Le projet « PUSER » a cherché à classer une soixantaine de villes de France métropolitaine couvertes par un plan de mobilité selon leurs performances de sécurité routière. L’équipe de recherche a ensuite identifié quelles étaient les bonnes pratiques permettant ces résultats, pour finir par une monographie sur 3 villes présentant de bonnes performances.
Pourquoi évaluer les performances de 70 villes ?
En 2000, la loi SRU (Solidarité et Renouvellement Urbain) a permis de replacer la sécurité des mobilités au centre des orientations des politiques urbaines. Les plans de mobilité (PDM) – documents de planification portés par les autorités organisatrices de la mobilité – l’exigent même explicitement, et imposent également la mise en place d’un observatoire des accidents impliquant au moins un piéton ou cycliste.
Ces plans de mobilité font régulièrement l’objet d’évaluations, à l’inverse des politiques locales de sécurité routière en milieu urbain. L’enjeu est pourtant élevé : 2 blessés sur 3 et un-tiers des personnes tuées le sont en agglomération. En outre, la diminution de l'accidentalité au niveau national cache des disparités au niveau local, qu'il s'agissait de comprendre à travers cette étude.
Toutes les villes progressent-elles au même rythme ?

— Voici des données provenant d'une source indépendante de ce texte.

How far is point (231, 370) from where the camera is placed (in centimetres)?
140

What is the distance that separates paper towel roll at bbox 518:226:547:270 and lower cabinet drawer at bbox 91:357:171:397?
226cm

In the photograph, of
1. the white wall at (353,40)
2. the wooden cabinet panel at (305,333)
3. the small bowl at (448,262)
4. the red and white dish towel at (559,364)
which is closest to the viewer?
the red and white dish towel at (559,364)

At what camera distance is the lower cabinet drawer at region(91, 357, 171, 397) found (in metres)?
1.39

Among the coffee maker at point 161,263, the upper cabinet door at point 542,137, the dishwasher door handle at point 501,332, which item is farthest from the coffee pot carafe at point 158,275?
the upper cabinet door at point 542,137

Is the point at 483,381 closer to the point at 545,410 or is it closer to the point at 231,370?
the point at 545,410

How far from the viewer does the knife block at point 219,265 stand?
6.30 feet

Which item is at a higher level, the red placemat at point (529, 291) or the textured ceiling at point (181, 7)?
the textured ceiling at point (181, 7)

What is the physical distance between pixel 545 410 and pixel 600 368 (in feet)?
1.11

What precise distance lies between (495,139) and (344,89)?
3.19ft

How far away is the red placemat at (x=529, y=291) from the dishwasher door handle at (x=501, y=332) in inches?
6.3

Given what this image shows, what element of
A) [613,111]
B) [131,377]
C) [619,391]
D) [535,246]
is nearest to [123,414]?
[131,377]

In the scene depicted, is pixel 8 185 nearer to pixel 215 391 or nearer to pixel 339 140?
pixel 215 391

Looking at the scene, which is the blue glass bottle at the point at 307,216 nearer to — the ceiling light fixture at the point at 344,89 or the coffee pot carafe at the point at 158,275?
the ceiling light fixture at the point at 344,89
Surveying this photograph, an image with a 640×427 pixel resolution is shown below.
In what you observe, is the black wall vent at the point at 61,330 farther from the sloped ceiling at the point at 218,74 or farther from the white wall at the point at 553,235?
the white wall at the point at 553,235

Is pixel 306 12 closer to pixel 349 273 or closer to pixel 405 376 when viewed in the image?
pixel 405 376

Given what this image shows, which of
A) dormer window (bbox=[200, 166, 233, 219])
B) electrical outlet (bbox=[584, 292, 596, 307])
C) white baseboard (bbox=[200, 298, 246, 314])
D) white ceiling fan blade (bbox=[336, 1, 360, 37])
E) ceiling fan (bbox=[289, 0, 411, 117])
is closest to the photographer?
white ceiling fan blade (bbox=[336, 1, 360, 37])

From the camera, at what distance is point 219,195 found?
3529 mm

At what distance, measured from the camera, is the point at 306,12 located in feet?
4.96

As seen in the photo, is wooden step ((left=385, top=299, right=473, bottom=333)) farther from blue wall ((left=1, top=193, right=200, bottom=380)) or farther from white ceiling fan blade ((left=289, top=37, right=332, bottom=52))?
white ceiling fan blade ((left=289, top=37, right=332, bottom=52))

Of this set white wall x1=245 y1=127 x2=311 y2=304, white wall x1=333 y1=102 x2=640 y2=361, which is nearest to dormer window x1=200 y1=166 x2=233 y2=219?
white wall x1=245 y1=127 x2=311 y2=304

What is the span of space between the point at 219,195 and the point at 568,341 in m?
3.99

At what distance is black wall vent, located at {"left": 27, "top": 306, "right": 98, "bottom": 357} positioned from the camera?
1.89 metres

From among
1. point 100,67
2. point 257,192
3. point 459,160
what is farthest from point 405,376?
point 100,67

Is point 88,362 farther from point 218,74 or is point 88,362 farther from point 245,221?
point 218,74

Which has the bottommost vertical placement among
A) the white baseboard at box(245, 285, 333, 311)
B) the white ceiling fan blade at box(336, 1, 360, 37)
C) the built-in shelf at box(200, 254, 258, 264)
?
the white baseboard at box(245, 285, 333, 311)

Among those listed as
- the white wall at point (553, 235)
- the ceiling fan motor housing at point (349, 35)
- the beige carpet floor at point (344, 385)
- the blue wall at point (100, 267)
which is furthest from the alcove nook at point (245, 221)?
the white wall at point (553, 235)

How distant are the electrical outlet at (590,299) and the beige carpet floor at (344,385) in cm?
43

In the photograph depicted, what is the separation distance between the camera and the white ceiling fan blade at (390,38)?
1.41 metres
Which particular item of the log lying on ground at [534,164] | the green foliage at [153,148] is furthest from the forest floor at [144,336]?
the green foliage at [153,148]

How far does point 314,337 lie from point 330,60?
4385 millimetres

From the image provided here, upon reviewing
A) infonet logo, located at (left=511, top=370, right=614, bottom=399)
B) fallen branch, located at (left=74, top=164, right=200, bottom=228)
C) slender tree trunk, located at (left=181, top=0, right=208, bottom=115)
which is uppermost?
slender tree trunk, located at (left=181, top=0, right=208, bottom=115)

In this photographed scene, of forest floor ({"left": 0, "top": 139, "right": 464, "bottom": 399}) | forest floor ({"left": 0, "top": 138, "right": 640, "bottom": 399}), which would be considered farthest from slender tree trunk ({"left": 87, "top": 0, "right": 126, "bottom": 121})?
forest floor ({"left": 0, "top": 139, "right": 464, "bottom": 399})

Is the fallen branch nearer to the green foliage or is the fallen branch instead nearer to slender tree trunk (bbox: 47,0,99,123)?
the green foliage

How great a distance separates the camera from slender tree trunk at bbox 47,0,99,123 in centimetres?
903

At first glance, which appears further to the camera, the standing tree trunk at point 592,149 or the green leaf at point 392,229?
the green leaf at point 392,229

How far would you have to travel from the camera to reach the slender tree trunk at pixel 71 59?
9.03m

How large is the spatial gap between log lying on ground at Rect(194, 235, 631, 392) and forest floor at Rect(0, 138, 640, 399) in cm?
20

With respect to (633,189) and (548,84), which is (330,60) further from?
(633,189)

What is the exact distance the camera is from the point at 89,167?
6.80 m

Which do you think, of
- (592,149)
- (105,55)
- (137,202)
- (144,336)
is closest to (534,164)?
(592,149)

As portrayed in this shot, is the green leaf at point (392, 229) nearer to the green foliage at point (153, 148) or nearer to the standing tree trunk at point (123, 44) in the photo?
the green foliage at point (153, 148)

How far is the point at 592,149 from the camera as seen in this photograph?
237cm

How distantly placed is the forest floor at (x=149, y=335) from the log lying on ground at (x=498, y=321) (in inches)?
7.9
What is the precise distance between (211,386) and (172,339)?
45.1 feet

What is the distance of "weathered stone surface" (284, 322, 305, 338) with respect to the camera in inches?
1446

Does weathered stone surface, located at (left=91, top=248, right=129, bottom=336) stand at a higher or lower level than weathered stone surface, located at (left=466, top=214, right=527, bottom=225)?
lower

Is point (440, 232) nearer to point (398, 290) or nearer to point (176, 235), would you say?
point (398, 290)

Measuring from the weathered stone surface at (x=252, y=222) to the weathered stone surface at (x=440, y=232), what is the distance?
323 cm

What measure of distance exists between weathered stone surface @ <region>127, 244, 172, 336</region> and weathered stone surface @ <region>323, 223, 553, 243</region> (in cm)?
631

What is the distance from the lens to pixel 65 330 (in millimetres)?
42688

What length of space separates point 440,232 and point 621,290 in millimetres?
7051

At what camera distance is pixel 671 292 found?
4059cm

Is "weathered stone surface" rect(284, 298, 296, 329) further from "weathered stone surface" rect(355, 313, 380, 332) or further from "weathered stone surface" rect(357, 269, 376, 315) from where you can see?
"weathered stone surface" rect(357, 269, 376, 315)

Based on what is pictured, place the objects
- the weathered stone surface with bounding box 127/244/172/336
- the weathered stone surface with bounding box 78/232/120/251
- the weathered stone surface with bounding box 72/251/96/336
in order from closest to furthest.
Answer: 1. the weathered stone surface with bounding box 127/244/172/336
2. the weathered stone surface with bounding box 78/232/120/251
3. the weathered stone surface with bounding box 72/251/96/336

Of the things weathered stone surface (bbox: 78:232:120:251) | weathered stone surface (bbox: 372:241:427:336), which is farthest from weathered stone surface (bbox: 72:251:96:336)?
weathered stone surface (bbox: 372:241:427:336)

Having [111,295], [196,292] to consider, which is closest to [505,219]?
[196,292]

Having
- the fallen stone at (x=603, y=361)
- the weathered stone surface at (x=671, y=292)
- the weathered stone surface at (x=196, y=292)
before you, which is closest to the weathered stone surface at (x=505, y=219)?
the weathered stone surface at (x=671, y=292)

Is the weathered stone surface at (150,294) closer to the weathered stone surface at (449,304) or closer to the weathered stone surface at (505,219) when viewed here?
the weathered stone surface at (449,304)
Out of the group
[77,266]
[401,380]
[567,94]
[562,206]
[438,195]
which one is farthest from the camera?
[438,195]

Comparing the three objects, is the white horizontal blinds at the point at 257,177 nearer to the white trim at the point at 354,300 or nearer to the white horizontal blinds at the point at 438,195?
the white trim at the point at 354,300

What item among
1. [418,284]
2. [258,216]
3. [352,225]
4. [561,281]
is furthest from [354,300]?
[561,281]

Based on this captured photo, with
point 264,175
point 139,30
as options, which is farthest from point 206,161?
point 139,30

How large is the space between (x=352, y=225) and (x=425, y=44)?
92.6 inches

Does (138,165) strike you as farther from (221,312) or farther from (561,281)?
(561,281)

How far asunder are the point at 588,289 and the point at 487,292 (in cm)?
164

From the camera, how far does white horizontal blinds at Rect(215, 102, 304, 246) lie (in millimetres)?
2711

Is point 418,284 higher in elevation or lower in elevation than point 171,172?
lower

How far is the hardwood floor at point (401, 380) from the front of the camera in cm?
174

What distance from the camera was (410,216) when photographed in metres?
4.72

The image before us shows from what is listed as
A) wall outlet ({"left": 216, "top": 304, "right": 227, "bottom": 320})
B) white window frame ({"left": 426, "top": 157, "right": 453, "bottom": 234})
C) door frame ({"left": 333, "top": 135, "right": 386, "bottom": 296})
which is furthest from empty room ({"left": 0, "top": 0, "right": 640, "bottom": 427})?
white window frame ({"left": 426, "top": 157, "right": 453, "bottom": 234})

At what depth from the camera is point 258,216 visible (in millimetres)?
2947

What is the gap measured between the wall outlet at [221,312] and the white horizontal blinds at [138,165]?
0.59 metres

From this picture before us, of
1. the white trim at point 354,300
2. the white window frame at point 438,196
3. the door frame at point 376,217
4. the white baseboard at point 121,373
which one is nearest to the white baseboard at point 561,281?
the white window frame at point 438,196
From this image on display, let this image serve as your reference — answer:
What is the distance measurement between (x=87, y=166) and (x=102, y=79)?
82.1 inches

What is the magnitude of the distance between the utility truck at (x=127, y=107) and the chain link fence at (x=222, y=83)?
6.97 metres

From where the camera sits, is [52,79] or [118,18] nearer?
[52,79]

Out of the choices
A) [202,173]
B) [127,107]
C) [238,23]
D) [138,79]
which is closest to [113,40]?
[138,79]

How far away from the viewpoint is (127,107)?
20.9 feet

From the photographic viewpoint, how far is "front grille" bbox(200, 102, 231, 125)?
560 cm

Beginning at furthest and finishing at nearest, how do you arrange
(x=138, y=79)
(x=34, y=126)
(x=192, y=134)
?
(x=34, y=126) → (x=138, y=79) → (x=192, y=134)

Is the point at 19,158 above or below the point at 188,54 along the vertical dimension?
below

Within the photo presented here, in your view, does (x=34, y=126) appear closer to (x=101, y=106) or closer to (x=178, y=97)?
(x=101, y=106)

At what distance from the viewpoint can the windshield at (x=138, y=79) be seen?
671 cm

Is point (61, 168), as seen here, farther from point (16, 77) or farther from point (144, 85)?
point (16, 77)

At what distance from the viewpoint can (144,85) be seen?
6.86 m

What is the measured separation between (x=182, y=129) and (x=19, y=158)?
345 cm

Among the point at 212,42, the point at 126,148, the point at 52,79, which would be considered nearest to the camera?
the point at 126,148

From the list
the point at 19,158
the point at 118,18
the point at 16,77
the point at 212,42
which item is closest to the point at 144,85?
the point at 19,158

Devant le besoin affiché d’améliorer la sécurité en milieu urbain, l’équipe mixte de chercheurs du Cerema et de l’Université Gustave Eiffel s’est intéressée aux performances de sécurité routière de 70 villes-centre (villes d’au moins 50 000 habitants et leur 1ère couronne) sur une période de 31 ans (1987 – 2017).
L’indicateur retenu pour mesurer leurs performances est le nombre d’accidents corporels en milieu urbain par habitant, obtenus à partir des fichiers nationaux des accidents corporels et des populations INSEE. Pour évaluer la performance des villes, les chercheurs se sont ensuite intéressés à leur progression relative entre 1987 et 2017, et à leur position relative en 1987 et 2017.
Les villes-centres sont ainsi classées en 6 catégories, selon les résultats en 1987, la diminution plus ou moins rapide que la moyenne des autres villes-centres, et leur position en 2017. On remarque notamment que les villes ayant des meilleurs résultats en 2017 qu’en 1987 (par rapport à la moyenne des autres villes-centres) sont celles dont la diminution de l’accidentalité est la plus forte. Dans ce groupe se trouvent des villes-centres comme Toulouse, Rouen ou Troyes. De même, les villes moins bonnes que la moyenne en 2017 alors qu’elles étaient meilleures en 1987 sont logiquement celles dont la diminution est la moins forte. Des villes comme Pau, Limoges ou Lyon sont concernées par ce cas de figure.
Cependant, parmi les villes aussi performantes en 1987 qu’en 2017 (par rapport à la moyenne des autres villes-centres), se trouvent certaines dont la diminution est plus rapide (Nantes, Annecy ou Metz) et d’autres moins rapide (Strasbourg, Saint-Etienne et Arles) que la diminution moyenne des autres villes. Le même constat est fait pour les villes qui affichaient des résultats moins bons que la moyenne en 1987 et qui sont restées moins performantes en 2017 (Marseille diminue moins vite quand Ajaccio ou Nîmes diminuent plus vite).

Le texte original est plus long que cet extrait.